President Donald Trump avalia reforçar a operação dos EUA no Oriente Médio com milhares de tropas, em resposta à escalada contra o Irã. A informação é de uma autoridade do governo e de três fontes familiarizadas com o tema.

As opções incluem assegurar passagem segura de petroleiros pelo Estreito de Hormuz, principalmente por via aérea e naval. Em alguns relatos, há a possibilidade de deslocar tropas terrestres para a costa iraniana, segundo as fontes.

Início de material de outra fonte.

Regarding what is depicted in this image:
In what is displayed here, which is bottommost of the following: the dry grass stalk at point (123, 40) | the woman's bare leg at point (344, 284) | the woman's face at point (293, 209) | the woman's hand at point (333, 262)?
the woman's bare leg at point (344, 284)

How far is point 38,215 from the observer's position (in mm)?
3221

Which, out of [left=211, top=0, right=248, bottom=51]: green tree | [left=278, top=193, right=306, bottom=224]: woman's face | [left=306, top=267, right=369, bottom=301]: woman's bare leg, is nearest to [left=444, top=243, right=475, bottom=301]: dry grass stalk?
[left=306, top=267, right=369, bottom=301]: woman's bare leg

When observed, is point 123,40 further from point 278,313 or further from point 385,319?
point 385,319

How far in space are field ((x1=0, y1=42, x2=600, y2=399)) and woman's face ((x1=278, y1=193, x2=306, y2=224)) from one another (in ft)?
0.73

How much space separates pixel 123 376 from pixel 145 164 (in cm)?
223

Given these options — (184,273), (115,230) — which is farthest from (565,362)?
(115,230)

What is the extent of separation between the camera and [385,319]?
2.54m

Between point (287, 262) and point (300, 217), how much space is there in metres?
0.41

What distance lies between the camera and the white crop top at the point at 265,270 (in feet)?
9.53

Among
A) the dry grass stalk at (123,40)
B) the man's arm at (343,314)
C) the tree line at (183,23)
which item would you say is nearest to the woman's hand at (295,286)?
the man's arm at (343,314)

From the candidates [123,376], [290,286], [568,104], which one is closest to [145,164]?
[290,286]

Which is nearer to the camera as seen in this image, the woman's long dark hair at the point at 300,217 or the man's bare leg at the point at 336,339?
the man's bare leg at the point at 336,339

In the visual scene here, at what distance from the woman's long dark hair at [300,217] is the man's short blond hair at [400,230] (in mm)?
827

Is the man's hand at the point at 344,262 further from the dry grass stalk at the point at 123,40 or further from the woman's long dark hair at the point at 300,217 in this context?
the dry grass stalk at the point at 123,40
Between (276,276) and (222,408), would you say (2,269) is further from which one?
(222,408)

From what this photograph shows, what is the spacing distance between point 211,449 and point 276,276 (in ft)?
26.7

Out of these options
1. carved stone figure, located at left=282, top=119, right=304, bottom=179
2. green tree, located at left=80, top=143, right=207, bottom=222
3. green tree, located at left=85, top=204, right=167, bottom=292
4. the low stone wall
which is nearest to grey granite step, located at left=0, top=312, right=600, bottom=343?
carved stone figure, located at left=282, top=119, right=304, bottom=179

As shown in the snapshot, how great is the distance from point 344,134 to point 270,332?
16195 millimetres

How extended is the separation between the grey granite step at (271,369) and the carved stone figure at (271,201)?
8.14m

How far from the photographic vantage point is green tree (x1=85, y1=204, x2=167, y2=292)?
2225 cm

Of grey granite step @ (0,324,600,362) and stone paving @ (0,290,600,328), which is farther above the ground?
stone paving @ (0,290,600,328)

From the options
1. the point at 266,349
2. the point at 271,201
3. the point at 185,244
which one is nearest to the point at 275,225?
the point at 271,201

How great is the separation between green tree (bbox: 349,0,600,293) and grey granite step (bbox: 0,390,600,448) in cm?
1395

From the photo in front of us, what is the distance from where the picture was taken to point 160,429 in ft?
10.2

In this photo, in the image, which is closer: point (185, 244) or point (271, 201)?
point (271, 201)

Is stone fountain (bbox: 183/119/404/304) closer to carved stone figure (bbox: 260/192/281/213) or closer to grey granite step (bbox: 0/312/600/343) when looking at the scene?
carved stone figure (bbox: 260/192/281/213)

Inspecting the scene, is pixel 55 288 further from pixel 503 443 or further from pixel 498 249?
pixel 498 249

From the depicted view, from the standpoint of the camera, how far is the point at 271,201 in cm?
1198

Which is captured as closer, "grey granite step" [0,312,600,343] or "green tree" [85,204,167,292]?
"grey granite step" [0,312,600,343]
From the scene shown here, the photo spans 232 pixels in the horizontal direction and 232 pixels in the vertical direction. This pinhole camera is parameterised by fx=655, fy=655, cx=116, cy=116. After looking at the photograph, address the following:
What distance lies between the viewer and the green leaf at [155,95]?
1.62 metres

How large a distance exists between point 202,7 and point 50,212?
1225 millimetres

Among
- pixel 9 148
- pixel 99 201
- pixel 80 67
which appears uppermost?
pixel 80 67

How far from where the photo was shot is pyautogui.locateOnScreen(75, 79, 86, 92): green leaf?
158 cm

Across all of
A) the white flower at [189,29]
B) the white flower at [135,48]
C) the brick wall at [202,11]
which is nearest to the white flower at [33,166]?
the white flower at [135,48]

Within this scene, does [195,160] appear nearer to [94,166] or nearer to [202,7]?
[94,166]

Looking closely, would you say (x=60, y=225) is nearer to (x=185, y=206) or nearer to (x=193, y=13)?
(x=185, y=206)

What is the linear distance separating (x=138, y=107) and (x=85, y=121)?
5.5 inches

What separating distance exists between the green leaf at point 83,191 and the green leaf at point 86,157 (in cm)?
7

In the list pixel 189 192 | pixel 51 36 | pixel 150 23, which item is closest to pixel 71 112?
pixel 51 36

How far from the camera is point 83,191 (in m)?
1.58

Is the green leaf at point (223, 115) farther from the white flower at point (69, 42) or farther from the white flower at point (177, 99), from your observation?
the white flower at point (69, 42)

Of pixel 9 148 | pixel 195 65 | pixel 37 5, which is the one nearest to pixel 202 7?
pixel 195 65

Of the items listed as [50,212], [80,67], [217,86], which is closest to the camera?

Também discutem manter forças em Kharg Island, polo de exportação de petróleo do Irã, que poderia exigir operações arriscadas devido a mísseis e drones adversários. A área já foi alvo de ataques anteriores dos EUA.

Um alto funcionário da Casa Branca afirmou que não houve decisão de enviar tropas terrestres no momento, mas que o presidente mantém todas as opções em posição. O objetivo é cumprir metas da chamada Operação Epic Fury.

O Pentágono não comentou oficialmente. Enquanto isso, o esforço militar dos EUA envolve ataques a alvos navais, de mísseis, drones e indústria de defesa do Irã, com mais de 7.800 ações registradas desde o início do conflito em 28 de fevereiro.

Calcula-se que, mesmo sem invasão terrestre, o risco político é relevante para Trump, considerando o apoio público e promessas de campanha de evitar novas guerras no exterior. O relato não aponta cronograma específico.

Entre os cenários, também se cogita a proteção de estoques de urânio enriquecido no Irã, tarefa considerada complexa mesmo para unidades especiais. As discussões sobre reforços vão além da próxima chegada de uma Força-Tarefa anfíbia e de uma Unidade Expedicionária da Marinha.

No panorama, funcionários mencionam que o objetivo estratégico envolve desativar capacidades de mísseis balísticos, enfraquecer a Marinha iraniana e impedir que aliases terroristas desestabilizem a região, ao mesmo tempo em que se evita a entrada direta em novas frentes no Oriente Médio.